#### SOURCE
On Tuesday 31 July 2007 23:00:43 Jiri Benc wrote:
> On Tue, 31 Jul 2007 00:52:05 +0200, Ulrich Kunitz wrote:
> > What about add_interface/remove_interfaces and monitor interfaces?
>
> It depends on the IEEE80211_HW_MONITOR_DURING_OPER flag in hw.flags. If you
> set the flag in the driver, then monitor interfaces work in the exactly
> same way as STA or IBSS interfaces - the add_interface callback is called
> (with conf.type equal to IEEE80211_IF_TYPE_MNTR) whenever user brings up a
> monitor interface. You are responsible for switching the card to a monitor
> mode (e.g. turning off hardware packet filtering).

I think you don't want to completely turn off packet filtering
(promisc) if a monitor interface is present. The promisc bit is to be
honoured seperately.
The only thing we do in bcm43xx is enable passing of ctl frames (ACKs, etc),
if we have a monitor interface.

> > There seems to
> > be also calls to add_interface/remote_interface with if_id -1. I
> > guess that means something like all interfaces. The expected
> > behaviour is not documented for that case.
>
> As Michael correctly said, don't care about the value, just store it and
> hand it back to the stack when the stack wants it.

That might raise the question, if it's required to store if_ids of monitor
interfaces. I think it's not, as you don't need any mac80211 callback,
that requires an if_id, for a monitor interface.
So in bcm43xx we only store the if_id of the "operating" interface.

--
Greetings Michael.

2007-07-31 21:50:32

by Andy Green

[permalink] [raw]
Subject: Re: [PATCH] zd1211rw-mac80211: debug output for mac80211 ops

Somebody in the thread at some point said:
> On Tue, 31 Jul 2007 00:25:21 +0100, Andy Green wrote:
>> The "soft" one is a faked up repeating of incoming (and outgoing!
>> twice!) packets
>
> You mean you see each outgoing packet twice on soft monitor interface? That
> would be a bug.

It's not all outgoing packets, just the injected ones. I described it here

http://marc.info/?l=linux-wireless&m=118544939901024&w=2

>> It really would be much better if the device
>> is kicked to hardware promisc if ANY virtual interface is in Monitor
>> mode, therefore the results are consistent regardless of the number of
>> virtual interfaces that happen to be around.
>
> Of course. If the hardware supports that.

Is there any hardware that can't do hardware promisc and let the stack
decide what to throw away? I would imagine the problem of having too
many kinds of packet should be okay to solve by examining MAC addresses
and so on.

-Andy

2007-07-31 21:12:52

by Jiri Benc

[permalink] [raw]
Subject: Re: [PATCH] zd1211rw-mac80211: debug output for mac80211 ops

On Tue, 31 Jul 2007 00:25:21 +0100, Andy Green wrote:
> The "soft" one is a faked up repeating of incoming (and outgoing!
> twice!) packets

You mean you see each outgoing packet twice on soft monitor interface? That
would be a bug.

> It really would be much better if the device
> is kicked to hardware promisc if ANY virtual interface is in Monitor
> mode, therefore the results are consistent regardless of the number of
> virtual interfaces that happen to be around.
########
#### INFORMATION SUPPLIED
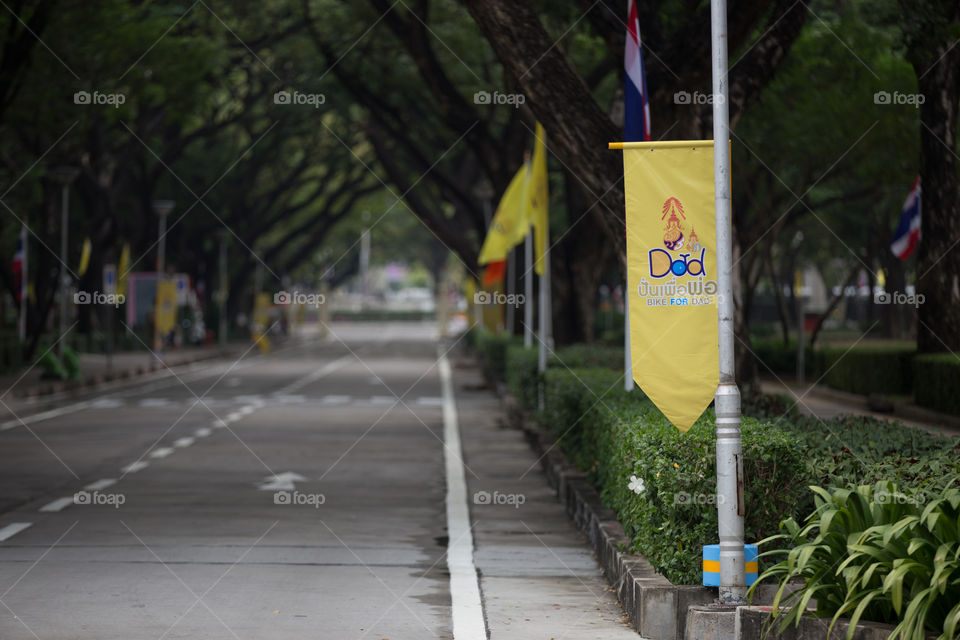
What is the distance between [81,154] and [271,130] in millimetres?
11242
########
**TASK INSTRUCTIONS:**
**1.** According to the thread, why does bcm43xx store only the if_id of the "operating" interface? Answer in one to three sentences.
**2.** Quote the thread from "The only thing" up to and including "stack wants it.".

**ANSWERS TO THE EXERCISE:**
**1.** A monitor interface doesn't need any mac80211 callback that requires an if_id. So there is no need to store the if_ids of monitor interfaces, and bcm43xx keeps only the one for the "operating" interface.

**2.**
The only thing we do in bcm43xx is enable passing of ctl frames (ACKs, etc),
if we have a monitor interface.

> > There seems to
> > be also calls to add_interface/remote_interface with if_id -1. I
> > guess that means something like all interfaces. The expected
> > behaviour is not documented for that case.
>
> As Michael correctly said, don't care about the value, just store it and
> hand it back to the stack when the stack wants it.